• DIRECTION
Extract every one of the records below word for word, changing nothing.

• LISTED RECORDS

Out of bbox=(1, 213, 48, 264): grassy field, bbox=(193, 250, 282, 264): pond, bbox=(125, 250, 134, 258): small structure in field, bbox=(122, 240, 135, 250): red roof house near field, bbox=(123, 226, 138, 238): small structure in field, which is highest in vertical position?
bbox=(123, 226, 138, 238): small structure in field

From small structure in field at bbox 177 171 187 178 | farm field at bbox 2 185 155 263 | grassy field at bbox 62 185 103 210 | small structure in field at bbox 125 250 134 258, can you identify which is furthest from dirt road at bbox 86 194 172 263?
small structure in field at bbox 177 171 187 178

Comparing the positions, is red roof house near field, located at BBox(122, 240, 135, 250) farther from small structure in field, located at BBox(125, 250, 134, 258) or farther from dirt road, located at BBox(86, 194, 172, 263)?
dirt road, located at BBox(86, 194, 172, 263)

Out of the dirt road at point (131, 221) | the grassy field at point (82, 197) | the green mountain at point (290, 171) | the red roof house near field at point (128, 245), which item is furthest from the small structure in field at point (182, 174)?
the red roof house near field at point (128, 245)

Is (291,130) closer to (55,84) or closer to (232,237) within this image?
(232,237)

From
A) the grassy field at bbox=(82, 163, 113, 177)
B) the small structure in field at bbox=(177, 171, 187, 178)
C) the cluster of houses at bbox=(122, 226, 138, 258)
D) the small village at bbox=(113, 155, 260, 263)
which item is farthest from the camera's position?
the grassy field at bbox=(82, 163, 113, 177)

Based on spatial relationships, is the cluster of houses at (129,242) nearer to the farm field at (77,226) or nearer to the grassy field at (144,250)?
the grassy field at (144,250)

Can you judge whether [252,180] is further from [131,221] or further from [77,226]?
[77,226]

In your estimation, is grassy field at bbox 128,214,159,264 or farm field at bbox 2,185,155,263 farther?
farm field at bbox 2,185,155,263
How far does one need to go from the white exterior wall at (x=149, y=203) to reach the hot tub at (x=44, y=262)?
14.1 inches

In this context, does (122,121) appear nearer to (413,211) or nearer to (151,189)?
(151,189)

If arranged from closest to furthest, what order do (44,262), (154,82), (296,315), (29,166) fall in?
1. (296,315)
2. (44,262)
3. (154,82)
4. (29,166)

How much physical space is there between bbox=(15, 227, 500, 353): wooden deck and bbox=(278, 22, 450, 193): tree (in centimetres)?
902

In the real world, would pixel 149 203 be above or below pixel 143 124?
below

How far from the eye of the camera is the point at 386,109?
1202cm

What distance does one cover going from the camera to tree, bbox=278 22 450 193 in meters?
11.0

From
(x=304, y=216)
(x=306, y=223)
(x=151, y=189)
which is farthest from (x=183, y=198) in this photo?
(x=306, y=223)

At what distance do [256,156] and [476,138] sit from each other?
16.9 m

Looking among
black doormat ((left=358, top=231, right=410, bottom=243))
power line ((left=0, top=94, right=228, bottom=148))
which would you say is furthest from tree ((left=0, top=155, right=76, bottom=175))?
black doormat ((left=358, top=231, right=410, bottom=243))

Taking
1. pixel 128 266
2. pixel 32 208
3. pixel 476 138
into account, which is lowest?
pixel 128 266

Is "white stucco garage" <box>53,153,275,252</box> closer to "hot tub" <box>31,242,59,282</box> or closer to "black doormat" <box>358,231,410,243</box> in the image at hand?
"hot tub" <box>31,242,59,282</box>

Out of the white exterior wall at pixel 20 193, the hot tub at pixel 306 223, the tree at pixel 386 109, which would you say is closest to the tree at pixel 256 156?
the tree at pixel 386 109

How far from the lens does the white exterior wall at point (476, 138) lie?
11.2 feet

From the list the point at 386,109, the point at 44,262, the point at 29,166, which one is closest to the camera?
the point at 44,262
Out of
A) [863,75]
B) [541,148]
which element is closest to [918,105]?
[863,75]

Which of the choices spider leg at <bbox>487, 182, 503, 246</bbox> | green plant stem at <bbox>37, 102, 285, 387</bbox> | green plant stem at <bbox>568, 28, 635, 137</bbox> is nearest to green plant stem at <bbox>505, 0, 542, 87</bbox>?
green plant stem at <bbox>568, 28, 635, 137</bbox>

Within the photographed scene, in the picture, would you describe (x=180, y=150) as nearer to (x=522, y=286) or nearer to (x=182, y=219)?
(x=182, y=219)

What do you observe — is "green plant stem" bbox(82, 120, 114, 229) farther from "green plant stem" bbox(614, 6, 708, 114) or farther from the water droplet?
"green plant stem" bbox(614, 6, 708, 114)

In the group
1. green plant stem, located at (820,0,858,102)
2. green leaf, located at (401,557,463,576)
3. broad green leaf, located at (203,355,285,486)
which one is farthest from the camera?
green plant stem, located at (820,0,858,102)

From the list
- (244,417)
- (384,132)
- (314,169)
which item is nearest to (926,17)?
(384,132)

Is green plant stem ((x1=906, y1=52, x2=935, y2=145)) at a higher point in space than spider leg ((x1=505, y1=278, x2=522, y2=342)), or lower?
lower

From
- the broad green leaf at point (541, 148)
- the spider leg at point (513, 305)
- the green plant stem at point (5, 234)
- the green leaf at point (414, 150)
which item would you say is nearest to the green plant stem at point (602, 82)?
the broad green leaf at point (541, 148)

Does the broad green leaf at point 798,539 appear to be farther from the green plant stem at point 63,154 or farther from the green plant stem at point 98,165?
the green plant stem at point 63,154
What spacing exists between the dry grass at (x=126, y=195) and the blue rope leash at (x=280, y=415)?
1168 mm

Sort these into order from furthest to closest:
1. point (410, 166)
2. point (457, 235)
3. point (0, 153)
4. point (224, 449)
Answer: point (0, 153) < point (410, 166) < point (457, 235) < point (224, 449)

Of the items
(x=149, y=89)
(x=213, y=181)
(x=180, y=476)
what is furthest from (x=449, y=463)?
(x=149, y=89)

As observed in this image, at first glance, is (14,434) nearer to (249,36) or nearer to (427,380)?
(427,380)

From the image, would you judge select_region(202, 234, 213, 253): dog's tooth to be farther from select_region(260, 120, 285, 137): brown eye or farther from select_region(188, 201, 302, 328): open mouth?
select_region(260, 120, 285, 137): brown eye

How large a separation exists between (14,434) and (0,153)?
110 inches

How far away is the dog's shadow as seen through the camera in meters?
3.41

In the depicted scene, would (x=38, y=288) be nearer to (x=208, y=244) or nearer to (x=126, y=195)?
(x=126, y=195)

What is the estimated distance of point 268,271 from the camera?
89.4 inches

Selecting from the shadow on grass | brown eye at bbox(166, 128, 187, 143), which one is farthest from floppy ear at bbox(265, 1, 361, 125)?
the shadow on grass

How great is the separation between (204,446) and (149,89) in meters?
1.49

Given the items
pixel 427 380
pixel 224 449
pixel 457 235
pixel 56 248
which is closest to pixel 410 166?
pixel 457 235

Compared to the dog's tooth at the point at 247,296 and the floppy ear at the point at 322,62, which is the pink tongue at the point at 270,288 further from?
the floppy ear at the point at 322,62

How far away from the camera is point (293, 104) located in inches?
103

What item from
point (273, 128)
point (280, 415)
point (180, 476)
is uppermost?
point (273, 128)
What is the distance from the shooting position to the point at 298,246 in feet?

• FULL ANSWER
Out of bbox=(1, 213, 48, 264): grassy field, bbox=(193, 250, 282, 264): pond, bbox=(125, 250, 134, 258): small structure in field, bbox=(122, 240, 135, 250): red roof house near field, bbox=(123, 226, 138, 238): small structure in field, which is highest in vertical position?
bbox=(123, 226, 138, 238): small structure in field

From small structure in field at bbox 177 171 187 178 | farm field at bbox 2 185 155 263 | grassy field at bbox 62 185 103 210 | small structure in field at bbox 125 250 134 258, can you identify which is furthest from dirt road at bbox 86 194 172 263?
small structure in field at bbox 177 171 187 178

Comparing the positions, is red roof house near field, located at BBox(122, 240, 135, 250) farther from small structure in field, located at BBox(125, 250, 134, 258) or farther from dirt road, located at BBox(86, 194, 172, 263)?
dirt road, located at BBox(86, 194, 172, 263)

Out of the dirt road at point (131, 221) | the grassy field at point (82, 197) | the green mountain at point (290, 171) | the red roof house near field at point (128, 245), which item is furthest from the small structure in field at point (182, 174)?
the red roof house near field at point (128, 245)

Is (291,130) closer to (55,84) or closer to (232,237) within this image?
(232,237)

From
A) the grassy field at bbox=(82, 163, 113, 177)
B) the small structure in field at bbox=(177, 171, 187, 178)
C) the cluster of houses at bbox=(122, 226, 138, 258)
D) the small village at bbox=(113, 155, 260, 263)
which item is farthest from the camera's position?
the grassy field at bbox=(82, 163, 113, 177)

Based on spatial relationships, is the cluster of houses at (129,242) nearer to the farm field at (77,226) or nearer to the grassy field at (144,250)?
the grassy field at (144,250)

Can you judge whether [252,180] is further from [131,221] or further from [77,226]?
[77,226]

In your estimation, is grassy field at bbox 128,214,159,264 or farm field at bbox 2,185,155,263 farther?
farm field at bbox 2,185,155,263
How far does one need to go from the white exterior wall at (x=149, y=203) to reach the hot tub at (x=44, y=262)?
14.1 inches

In this context, does (122,121) appear nearer to (413,211) or nearer to (151,189)?
(151,189)

If arranged from closest to furthest, what order do (44,262), (154,82), (296,315), (29,166) fall in?
1. (296,315)
2. (44,262)
3. (154,82)
4. (29,166)

How much physical space is there between bbox=(15, 227, 500, 353): wooden deck and bbox=(278, 22, 450, 193): tree (in centimetres)?
902

In the real world, would pixel 149 203 be above or below pixel 143 124?
below

How far from the eye of the camera is the point at 386,109?
1202cm

What distance does one cover going from the camera to tree, bbox=278 22 450 193 in meters?
11.0

From
(x=304, y=216)
(x=306, y=223)
(x=151, y=189)
which is farthest from (x=183, y=198) in this photo?
(x=306, y=223)

At what distance do [256,156] and [476,138] sit from each other?
16.9 m

Looking among
black doormat ((left=358, top=231, right=410, bottom=243))
power line ((left=0, top=94, right=228, bottom=148))
which would you say is furthest from tree ((left=0, top=155, right=76, bottom=175))?
black doormat ((left=358, top=231, right=410, bottom=243))

Taking
1. pixel 128 266
2. pixel 32 208
3. pixel 476 138
into account, which is lowest?
pixel 128 266

Is "white stucco garage" <box>53,153,275,252</box> closer to "hot tub" <box>31,242,59,282</box> or closer to "black doormat" <box>358,231,410,243</box> in the image at hand?
"hot tub" <box>31,242,59,282</box>

Out of the white exterior wall at pixel 20 193, the hot tub at pixel 306 223, the tree at pixel 386 109, which would you say is closest to the tree at pixel 256 156?
the tree at pixel 386 109

How far from the lens does the white exterior wall at point (476, 138) lie?
11.2 feet

From the list the point at 386,109, the point at 44,262, the point at 29,166, which one is closest to the camera?
the point at 44,262
Out of
A) [863,75]
B) [541,148]
which element is closest to [918,105]?
[863,75]

Which of the choices spider leg at <bbox>487, 182, 503, 246</bbox> | green plant stem at <bbox>37, 102, 285, 387</bbox> | green plant stem at <bbox>568, 28, 635, 137</bbox> is nearest to green plant stem at <bbox>505, 0, 542, 87</bbox>?
green plant stem at <bbox>568, 28, 635, 137</bbox>

Within the photographed scene, in the picture, would you describe (x=180, y=150) as nearer to (x=522, y=286) or nearer to (x=182, y=219)?
(x=182, y=219)

What do you observe — is "green plant stem" bbox(82, 120, 114, 229) farther from "green plant stem" bbox(614, 6, 708, 114) or farther from the water droplet?
"green plant stem" bbox(614, 6, 708, 114)

In the group
1. green plant stem, located at (820,0,858,102)
2. green leaf, located at (401,557,463,576)
3. broad green leaf, located at (203,355,285,486)
which one is farthest from the camera?
green plant stem, located at (820,0,858,102)

From the list
- (244,417)
- (384,132)
- (314,169)
which item is nearest to (926,17)?
(384,132)

Is green plant stem ((x1=906, y1=52, x2=935, y2=145)) at a higher point in space than spider leg ((x1=505, y1=278, x2=522, y2=342)), or lower?
lower

From
- the broad green leaf at point (541, 148)
- the spider leg at point (513, 305)
- the green plant stem at point (5, 234)
- the green leaf at point (414, 150)
which item would you say is nearest to the green plant stem at point (602, 82)?
the broad green leaf at point (541, 148)

Does the broad green leaf at point 798,539 appear to be farther from the green plant stem at point 63,154 or farther from the green plant stem at point 98,165?
the green plant stem at point 63,154
What spacing exists between the dry grass at (x=126, y=195) and the blue rope leash at (x=280, y=415)?
1168 mm

Sort these into order from furthest to closest:
1. point (410, 166)
2. point (457, 235)
3. point (0, 153)
4. point (224, 449)
Answer: point (0, 153) < point (410, 166) < point (457, 235) < point (224, 449)

Of the items
(x=149, y=89)
(x=213, y=181)
(x=180, y=476)
what is furthest from (x=449, y=463)?
(x=149, y=89)

As observed in this image, at first glance, is (14,434) nearer to (249,36) or nearer to (427,380)?
(427,380)

From the image, would you judge select_region(202, 234, 213, 253): dog's tooth to be farther from select_region(260, 120, 285, 137): brown eye or farther from select_region(188, 201, 302, 328): open mouth?
select_region(260, 120, 285, 137): brown eye

How large a separation exists between (14,434) and (0,153)?
110 inches

How far away is the dog's shadow as seen through the camera in meters?
3.41

In the depicted scene, would (x=38, y=288) be nearer to (x=208, y=244) or nearer to (x=126, y=195)?
(x=126, y=195)

What is the estimated distance of point 268,271 from the camera?
89.4 inches

Selecting from the shadow on grass | brown eye at bbox(166, 128, 187, 143), which one is farthest from floppy ear at bbox(265, 1, 361, 125)?
the shadow on grass

How great is the separation between (204,446) and (149,89) in meters?
1.49

Given the items
pixel 427 380
pixel 224 449
pixel 457 235
pixel 56 248
which is closest to pixel 410 166?
pixel 457 235

Compared to the dog's tooth at the point at 247,296 and the floppy ear at the point at 322,62, which is the pink tongue at the point at 270,288 further from?
the floppy ear at the point at 322,62

How far away from the camera is point (293, 104) located in inches?
103

What item from
point (273, 128)
point (280, 415)
point (180, 476)
is uppermost?
point (273, 128)
What is the distance from the shooting position to the point at 298,246 in feet?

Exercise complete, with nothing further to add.